More than half of business leaders surveyed in a recent report expect the second wave of coronavirus cases to affect their businesses for a quarter, whereas a little less than one-fourth expect the repercussions to remain for 6-12 months.
Despite an improvement in overall business sentiment during the March quarter, business leaders remained apprehensive of the state of their ventures as the second wave of coronavirus cases sweeps the nation, showed the Business Today-C fore Business Confidence Index (BCI).
BCI, which measures overall confidence level of business leaders in the March quarter, jumped to 45.5 per cent in the March quarter after slipping to a record low of 43.8 per cent in the December quarter. It was 48.2 per cent in the September quarter.
The latest spike in BCI could be attributed to the successive improvement in economic growth over the past year, says Aroon Purie, Chairman and Editor-in-Chief, India Today Group. "The growth estimates for FY22 show sharp economic recovery as well, but the pandemic overhang can alter these projections and delay the march towards pre-Covid normal," he adds.
The survey showed deterioration in business leaders' outlook for the June quarter of the current fiscal. In four out of five parameters - economic prospects of the business, overall economic situation, demand conditions, and profits - respondents gave lower ratings than the previous survey. The only silver lining was hiring conditions, which saw no change in outlook (at 4.1 on a scale of 10).
The survey showed that 57 per cent respondents expect the second wave of COVID-19 to affect their businesses for a quarter. Another 22 per cent expect the pandemic's effect to last 6-12 months. The concerns around the latest surge in COVID-19 cases are stem largely from fears that it will undo some of the economic gains of the past few quarters.

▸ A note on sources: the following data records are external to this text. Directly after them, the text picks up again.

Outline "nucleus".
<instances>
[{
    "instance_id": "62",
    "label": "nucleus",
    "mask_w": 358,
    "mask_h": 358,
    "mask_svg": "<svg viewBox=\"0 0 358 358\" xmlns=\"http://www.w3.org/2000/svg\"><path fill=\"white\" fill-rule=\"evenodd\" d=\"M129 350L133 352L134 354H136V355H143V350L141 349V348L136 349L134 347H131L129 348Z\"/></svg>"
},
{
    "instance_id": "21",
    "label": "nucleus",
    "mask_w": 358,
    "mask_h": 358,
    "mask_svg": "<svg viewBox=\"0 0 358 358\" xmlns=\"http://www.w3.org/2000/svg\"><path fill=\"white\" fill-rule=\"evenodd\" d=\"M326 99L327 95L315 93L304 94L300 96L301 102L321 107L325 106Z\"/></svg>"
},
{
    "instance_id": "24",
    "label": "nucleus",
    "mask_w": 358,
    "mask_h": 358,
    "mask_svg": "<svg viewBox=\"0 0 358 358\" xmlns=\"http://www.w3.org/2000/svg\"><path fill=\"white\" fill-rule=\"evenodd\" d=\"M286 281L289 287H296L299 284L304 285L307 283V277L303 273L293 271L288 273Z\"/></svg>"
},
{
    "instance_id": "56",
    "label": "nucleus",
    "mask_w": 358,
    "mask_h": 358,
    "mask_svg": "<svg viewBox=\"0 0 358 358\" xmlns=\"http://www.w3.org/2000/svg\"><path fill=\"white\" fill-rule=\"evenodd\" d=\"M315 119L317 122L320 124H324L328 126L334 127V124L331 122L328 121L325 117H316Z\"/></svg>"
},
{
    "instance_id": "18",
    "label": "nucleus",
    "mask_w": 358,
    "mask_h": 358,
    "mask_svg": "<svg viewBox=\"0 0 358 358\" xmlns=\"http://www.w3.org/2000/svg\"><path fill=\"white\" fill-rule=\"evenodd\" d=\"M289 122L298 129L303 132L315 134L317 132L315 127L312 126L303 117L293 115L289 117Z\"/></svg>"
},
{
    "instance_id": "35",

The survey also shows that 64 per cent of business leaders expect non-performing assets (NPAs) to rise after the Supreme Court refused to extend RBI's loan moratorium and interest waiver announced last year.
Around 62 per cent respondents said they don't plan to make fresh investments in the next six months, while 58 per cent expect overall demand to drop substantially over the next three months.
Contrary to the survey findings, some economists believe that both urban and rural demand is looking up. The optimism comes on the back of expectations that rural demand is likely to get a boost from the good rabi crop and additional allocation of Rs 40,000 crore towards the Mahatma Gandhi National Rural Employment Guarantee Scheme (MGNREGS) in the stimulus package last year.
Also, the fact that Goods and Service Tax (GST) collection touched an all-time high of Rs 1.24 lakh crore in March 2021 is being perceived as an improvement in consumption, despite the fact that the bulk of rise in GST mop-up is being attributed to better compliance due to the nationwide raids conducted by tax authorities.